Many of Chelsea’s strengths were evident and immediate and praised on the night, including Mason Mount’s touch and vision, Kai Havertz’s movement and finish, Reece James’s ferocious work ethic and N’Golo Kante, as always, covering so much ground and putting in one of the great sliding tackles to ever grace a Champions League final. Pictures reveal the confusion spreading across Kevin De Bruyne’s face as he tries to work out where the ball has gone, how it had been prised away from him by the Kante lever. The quality and effectiveness of Thomas Tuchel’s tactics and approach were already being saluted within minutes of the game getting underway. But what also became apparent was the sight of a team and club together, a unity of purpose encapsulated by Azpilicueta. He joined in Havertz’s post-match TV interview, his enthusiasm bubbling over. He talked to players’ families, making sure they were fine. He hugged and celebrated. Azpilicueta was at the heart of the Chelsea team and the Chelsea family.

Chelsea fans will never forget the sight of Azpilicueta consoling Thiago Silva as he hobbled from the field in the first half, helping the crestfallen centre-back as he fought back tears of pain and frustration over a groin injury. Thiago's own response was also a window into Chelsea's spirit. Rather than feel sorry for himself, the Brazilian spent the rest of the game shouting encouragement from the sidelines. That unity again. Back on the field, Azpilicueta was continuing to galvanise the team, and the desire of all in blue highlighted their togetherness.

Scrolling through the images of events after the final whistle revealed that collectively even more. Sergio Aguero stands there, stunned, hands on hips, heartbroken, as Kurt Zouma strides past, holding Kante aloft. On the touchline, Tuchel is mobbed by his backroom team, all letting out screams of joy. All that hard work, preparing to counter Manchester City, preparing their own team to defend with discipline and determination, was rewarded.

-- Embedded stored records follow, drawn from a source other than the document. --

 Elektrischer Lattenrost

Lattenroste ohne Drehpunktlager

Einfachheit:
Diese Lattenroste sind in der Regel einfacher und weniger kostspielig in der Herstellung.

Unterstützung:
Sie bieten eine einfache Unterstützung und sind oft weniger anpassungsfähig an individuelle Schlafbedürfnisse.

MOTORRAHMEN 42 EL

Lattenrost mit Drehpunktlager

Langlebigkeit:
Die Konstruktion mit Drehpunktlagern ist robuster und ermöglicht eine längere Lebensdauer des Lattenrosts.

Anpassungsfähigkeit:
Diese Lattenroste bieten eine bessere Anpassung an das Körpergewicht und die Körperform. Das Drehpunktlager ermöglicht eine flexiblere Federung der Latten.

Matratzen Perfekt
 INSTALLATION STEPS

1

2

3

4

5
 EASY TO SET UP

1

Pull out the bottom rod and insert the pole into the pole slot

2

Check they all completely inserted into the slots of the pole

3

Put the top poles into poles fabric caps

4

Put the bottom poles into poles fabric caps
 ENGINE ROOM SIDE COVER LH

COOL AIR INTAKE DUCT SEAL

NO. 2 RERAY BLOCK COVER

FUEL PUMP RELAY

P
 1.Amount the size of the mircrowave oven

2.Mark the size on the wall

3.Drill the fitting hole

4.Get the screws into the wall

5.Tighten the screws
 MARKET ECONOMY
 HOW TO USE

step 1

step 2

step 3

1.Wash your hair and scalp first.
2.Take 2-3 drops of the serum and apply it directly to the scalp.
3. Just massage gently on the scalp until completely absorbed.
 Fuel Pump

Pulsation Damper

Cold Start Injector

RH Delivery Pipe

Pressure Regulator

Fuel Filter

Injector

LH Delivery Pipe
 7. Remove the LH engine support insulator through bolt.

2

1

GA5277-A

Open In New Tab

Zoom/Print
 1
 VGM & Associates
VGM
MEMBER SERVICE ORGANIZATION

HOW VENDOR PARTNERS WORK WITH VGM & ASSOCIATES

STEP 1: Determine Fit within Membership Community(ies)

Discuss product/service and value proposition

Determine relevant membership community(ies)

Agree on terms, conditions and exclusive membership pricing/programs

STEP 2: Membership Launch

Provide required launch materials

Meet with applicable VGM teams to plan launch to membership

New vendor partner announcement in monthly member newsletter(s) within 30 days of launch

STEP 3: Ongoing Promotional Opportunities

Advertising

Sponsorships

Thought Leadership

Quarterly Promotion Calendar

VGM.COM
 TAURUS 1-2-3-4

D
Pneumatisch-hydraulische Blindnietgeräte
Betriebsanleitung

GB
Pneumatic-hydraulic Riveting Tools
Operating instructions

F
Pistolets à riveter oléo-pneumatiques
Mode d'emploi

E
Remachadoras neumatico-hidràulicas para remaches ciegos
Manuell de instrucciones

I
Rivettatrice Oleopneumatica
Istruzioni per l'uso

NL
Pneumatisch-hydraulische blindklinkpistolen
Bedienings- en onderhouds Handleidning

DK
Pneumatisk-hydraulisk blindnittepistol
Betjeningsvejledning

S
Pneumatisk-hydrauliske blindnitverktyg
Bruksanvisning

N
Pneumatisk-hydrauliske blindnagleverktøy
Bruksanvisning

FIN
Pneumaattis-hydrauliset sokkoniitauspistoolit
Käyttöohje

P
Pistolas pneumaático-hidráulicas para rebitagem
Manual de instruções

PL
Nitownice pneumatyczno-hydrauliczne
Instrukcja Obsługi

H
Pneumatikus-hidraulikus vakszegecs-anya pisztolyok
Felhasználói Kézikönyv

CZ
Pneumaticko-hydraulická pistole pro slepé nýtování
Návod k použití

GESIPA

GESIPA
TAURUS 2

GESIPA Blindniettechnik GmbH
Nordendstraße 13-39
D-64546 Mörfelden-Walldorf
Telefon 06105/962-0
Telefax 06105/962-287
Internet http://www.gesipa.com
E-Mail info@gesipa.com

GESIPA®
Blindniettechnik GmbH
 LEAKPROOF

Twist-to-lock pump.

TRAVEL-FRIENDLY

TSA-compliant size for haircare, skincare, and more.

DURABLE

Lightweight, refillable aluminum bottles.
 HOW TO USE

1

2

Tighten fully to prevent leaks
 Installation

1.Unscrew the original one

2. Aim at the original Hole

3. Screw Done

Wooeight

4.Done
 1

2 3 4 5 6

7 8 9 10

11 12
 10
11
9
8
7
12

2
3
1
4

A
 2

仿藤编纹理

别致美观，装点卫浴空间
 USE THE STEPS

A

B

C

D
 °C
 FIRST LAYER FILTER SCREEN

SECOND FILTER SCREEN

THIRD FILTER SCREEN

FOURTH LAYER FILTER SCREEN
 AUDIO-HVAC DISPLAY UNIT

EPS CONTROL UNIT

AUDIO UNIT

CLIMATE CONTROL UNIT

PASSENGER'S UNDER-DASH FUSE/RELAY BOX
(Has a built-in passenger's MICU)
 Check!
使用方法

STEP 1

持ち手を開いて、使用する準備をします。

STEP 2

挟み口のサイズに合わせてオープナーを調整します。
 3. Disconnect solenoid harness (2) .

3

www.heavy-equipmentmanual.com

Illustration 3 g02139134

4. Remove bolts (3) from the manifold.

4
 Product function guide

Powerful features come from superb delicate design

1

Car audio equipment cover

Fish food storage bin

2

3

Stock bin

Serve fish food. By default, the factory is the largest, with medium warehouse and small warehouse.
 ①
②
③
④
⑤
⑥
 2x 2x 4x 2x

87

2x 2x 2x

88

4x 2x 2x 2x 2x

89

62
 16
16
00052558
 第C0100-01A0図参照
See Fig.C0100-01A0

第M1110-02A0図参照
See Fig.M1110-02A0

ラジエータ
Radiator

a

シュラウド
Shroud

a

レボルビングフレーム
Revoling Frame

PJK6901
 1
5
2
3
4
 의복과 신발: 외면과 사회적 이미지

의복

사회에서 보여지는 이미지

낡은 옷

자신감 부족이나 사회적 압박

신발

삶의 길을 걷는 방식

All the team ethic they have instilled carried Chelsea through those testing last minutes, and that seemingly eternal, infernal stoppage time.

The fans’ pictures showed Azpilicueta collecting the European Cup, giving it a gentle kiss, descending from the stage and then running to the players, sharing the moment with them, hoisting it high. Some of the truest images of Chelsea’s togetherness came in front of the fans, a special reunion given so many months apart because of the pandemic and games played behind closed doors. Absence made the heart beat faster.

Back together, stands and dressing room. Azpilicueta pointed the Champions League trophy to the blue heavens again, this time up close and personal with the fans, lifted even higher when Olivier Giroud arrived to elevate his captain. One by one the players raised the trophy, Reece James, then Havertz stretching out his hands to get a go. Each player was cheered and serenaded by the fans. A club at one. In the background, Antonio Rudiger, Zouma, Giroud and Tammy Abraham were giving Kante the celebratory, affectionate bumps. Kante didn’t put a foot wrong in the game, and hardly put a foot on the ground after the final whistle!

Everywhere you looked in the fans’ and club’s photos, there were vivid signs of this togetherness. There was Tuchel and the beaming owner, Roman Abramovich, meeting for the first time. Not a bad first meeting, here’s the European Cup, boss! There was Thiago hugging Tuchel, fast forward a year from the image in Lisbon of their pair sharing the anguish of Paris Saint-Germain’s defeat in last season’s final. Now glory. Persistence rewarded.

As the evening wore on, more photographs emerged, from the players. Mount posted a shot of him in his earliest days at Chelsea, just a smiling speck of a kid in a blue strip to this, a man clutching the Champions League. James posted similar of his journey through the Academy. The joyous juxtaposed images are so important. They displayed what can be achieved by dedication, and by the support of family and coaches helping talent blossom. They were a wonderful advertisement of the Chelsea Academy. Like Azpilicueta, Mount and James show that togetherness binding Chelsea so closely.

Looking ahead, this gallery of pictures demonstrates why Chelsea will be such a threat over the sustained steeplechase of the Premier League next season. Talent and togetherness are a powerful combination.